REQUIRED WORK ▸
Nothing should appear in the answer except the lines below from the line containing "Три женщины книга" through the line containing "available at هايبر", copied exactly, with pictures left out.

*** MATERIAL FOR THE TASK Section Begins ***

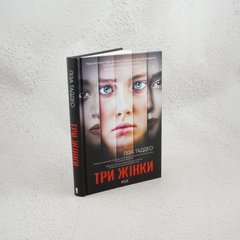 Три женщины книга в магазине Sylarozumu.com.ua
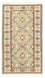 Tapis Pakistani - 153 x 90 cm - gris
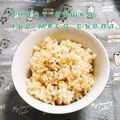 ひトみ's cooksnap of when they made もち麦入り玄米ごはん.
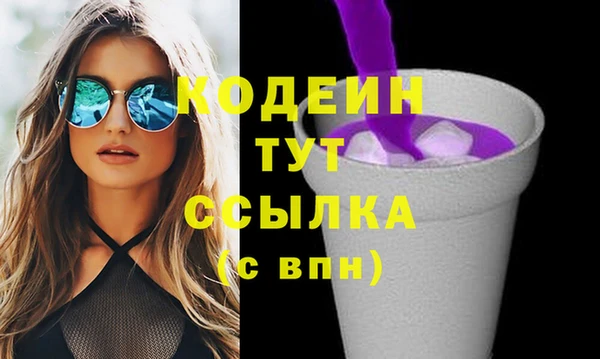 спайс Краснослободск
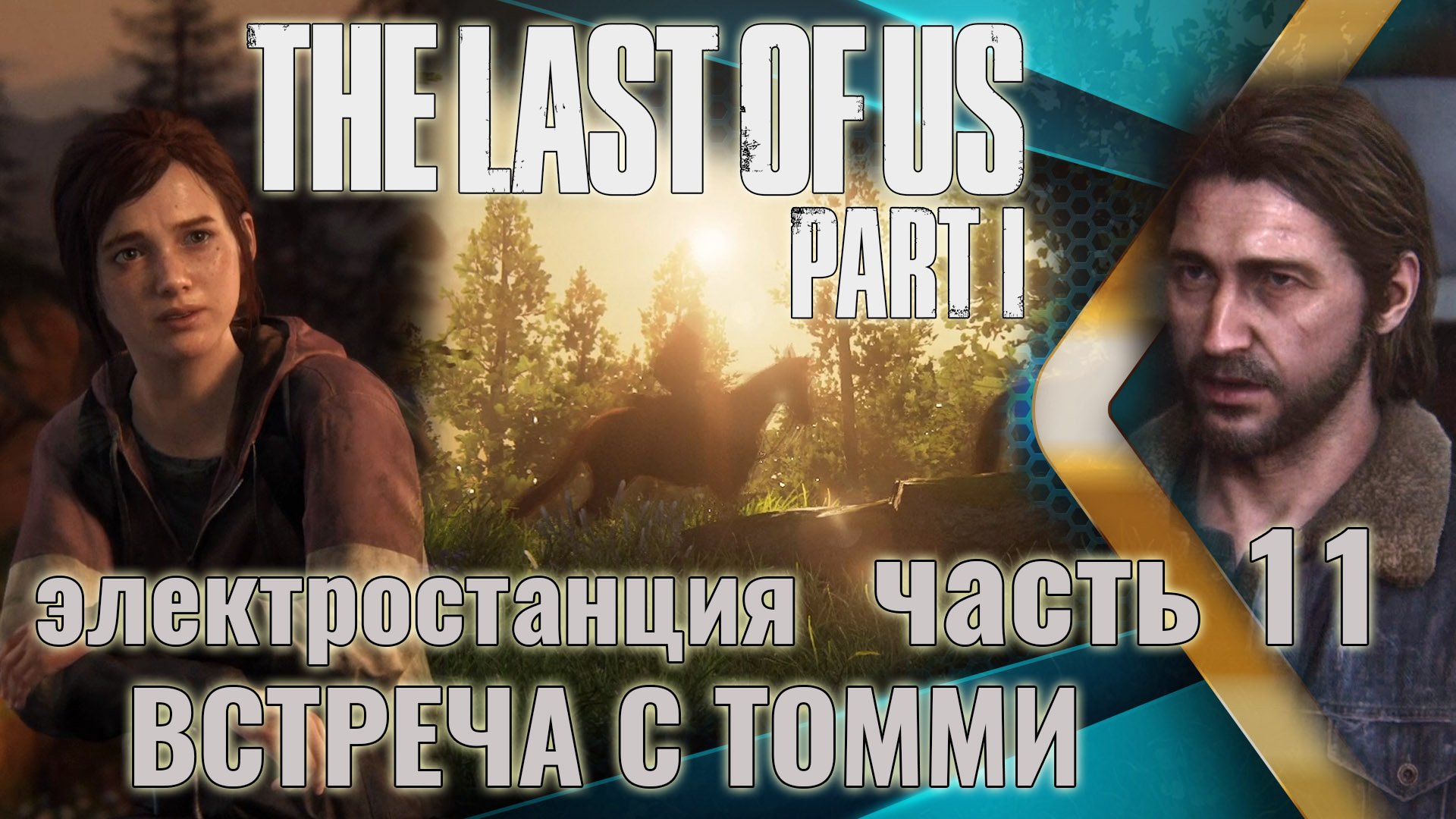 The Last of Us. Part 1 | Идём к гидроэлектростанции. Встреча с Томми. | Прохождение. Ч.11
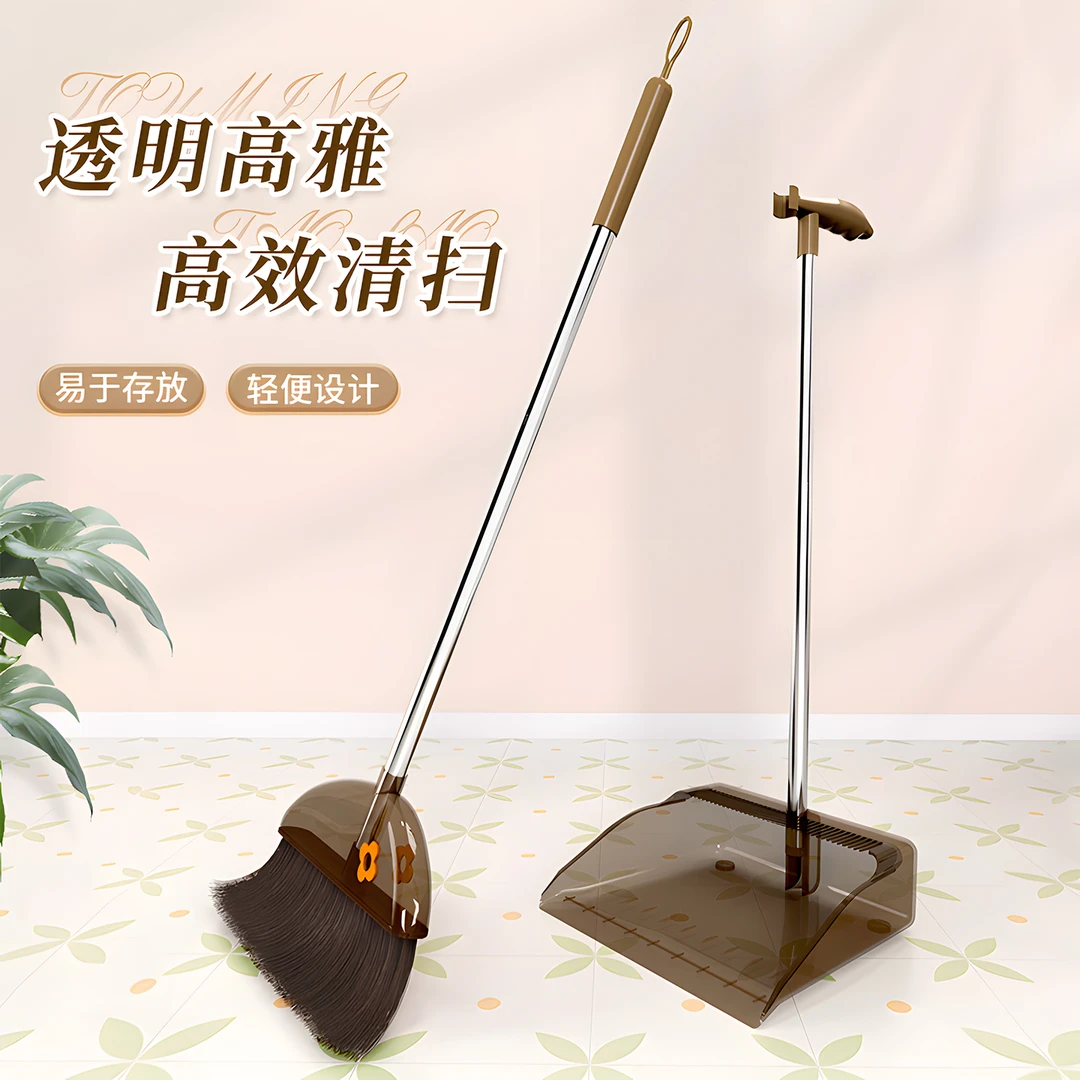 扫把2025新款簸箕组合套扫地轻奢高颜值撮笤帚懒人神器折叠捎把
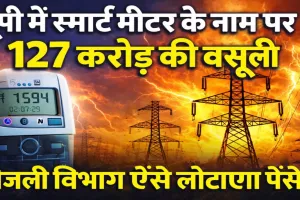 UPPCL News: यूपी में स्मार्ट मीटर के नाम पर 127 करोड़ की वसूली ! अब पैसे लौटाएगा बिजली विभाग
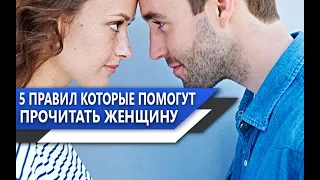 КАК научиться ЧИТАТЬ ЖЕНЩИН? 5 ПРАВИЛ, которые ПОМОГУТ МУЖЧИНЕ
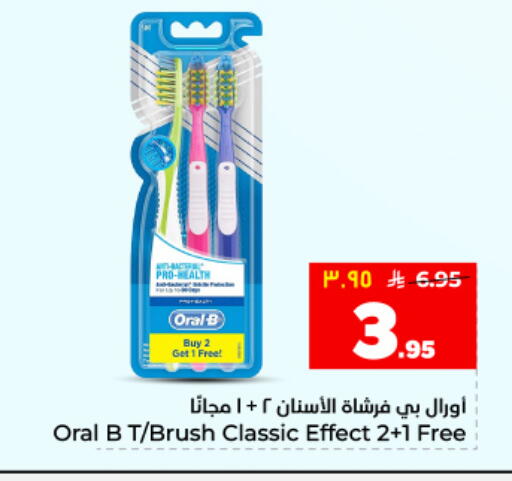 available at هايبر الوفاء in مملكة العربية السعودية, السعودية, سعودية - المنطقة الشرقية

*** MATERIAL FOR THE TASK Section Ends ***
*** MATERIAL FOR THE TASK Section Begins ***

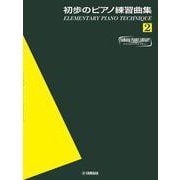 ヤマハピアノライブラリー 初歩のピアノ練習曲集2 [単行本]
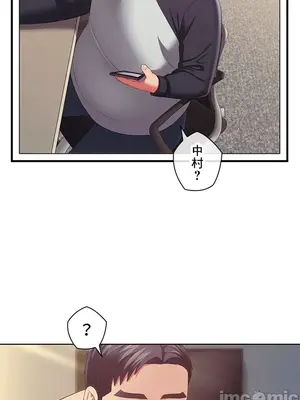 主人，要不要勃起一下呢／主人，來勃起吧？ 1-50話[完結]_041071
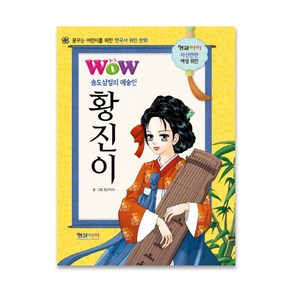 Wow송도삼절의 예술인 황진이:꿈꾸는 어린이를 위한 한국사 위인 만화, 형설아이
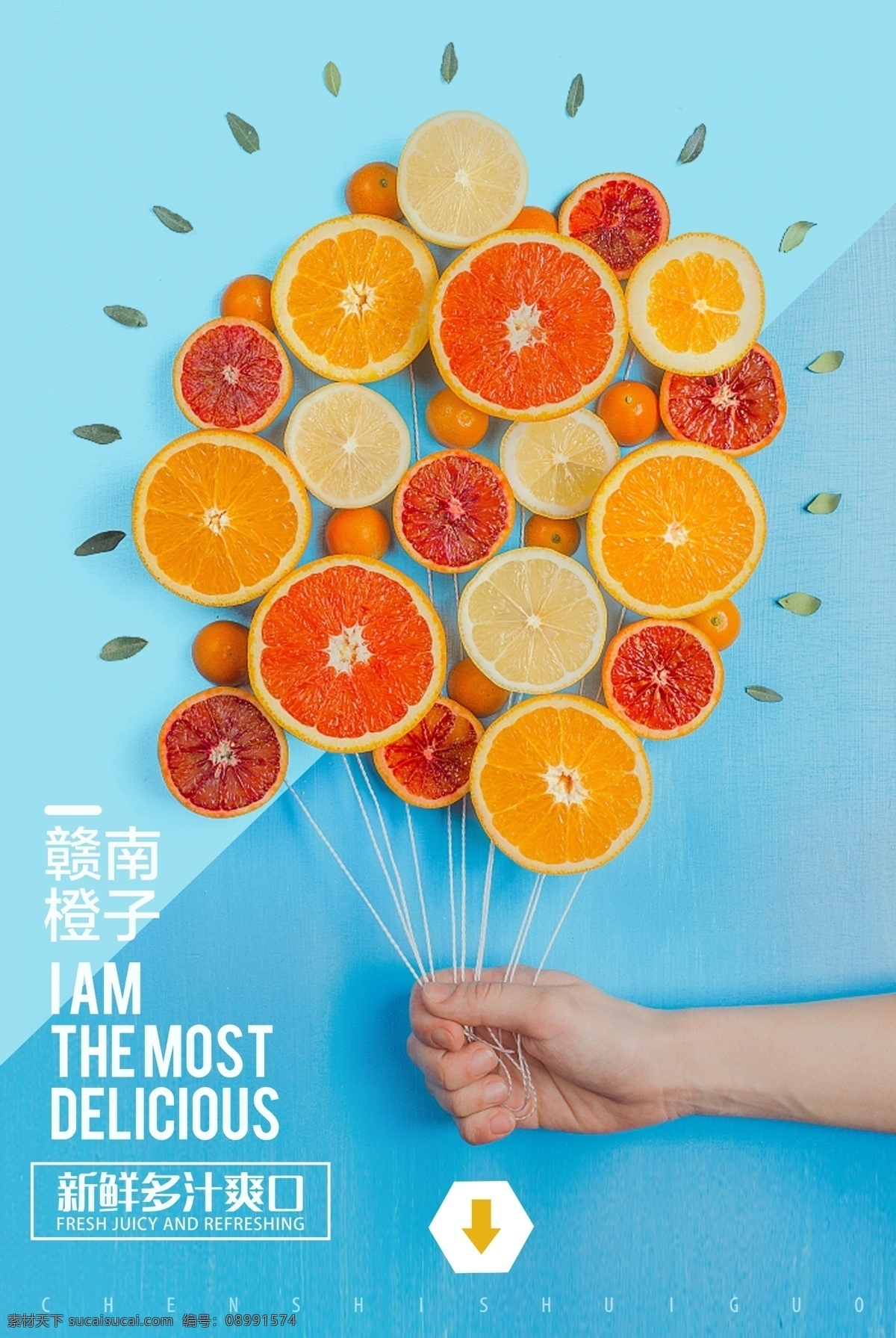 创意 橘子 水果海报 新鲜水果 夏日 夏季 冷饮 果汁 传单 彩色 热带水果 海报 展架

*** MATERIAL FOR THE TASK Section Ends ***

TASK RESULT ▸
 Три женщины книга в магазине Sylarozumu.com.ua
 Tapis Pakistani - 153 x 90 cm - gris
 ひトみ's cooksnap of when they made もち麦入り玄米ごはん.
 спайс Краснослободск
 The Last of Us. Part 1 | Идём к гидроэлектростанции. Встреча с Томми. | Прохождение. Ч.11
 扫把2025新款簸箕组合套扫地轻奢高颜值撮笤帚懒人神器折叠捎把
 UPPCL News: यूपी में स्मार्ट मीटर के नाम पर 127 करोड़ की वसूली ! अब पैसे लौटाएगा बिजली विभाग
 КАК научиться ЧИТАТЬ ЖЕНЩИН? 5 ПРАВИЛ, которые ПОМОГУТ МУЖЧИНЕ
 available at هايبر الوفاء in مملكة العربية السعودية, السعودية, سعودية - المنطقة الشرقية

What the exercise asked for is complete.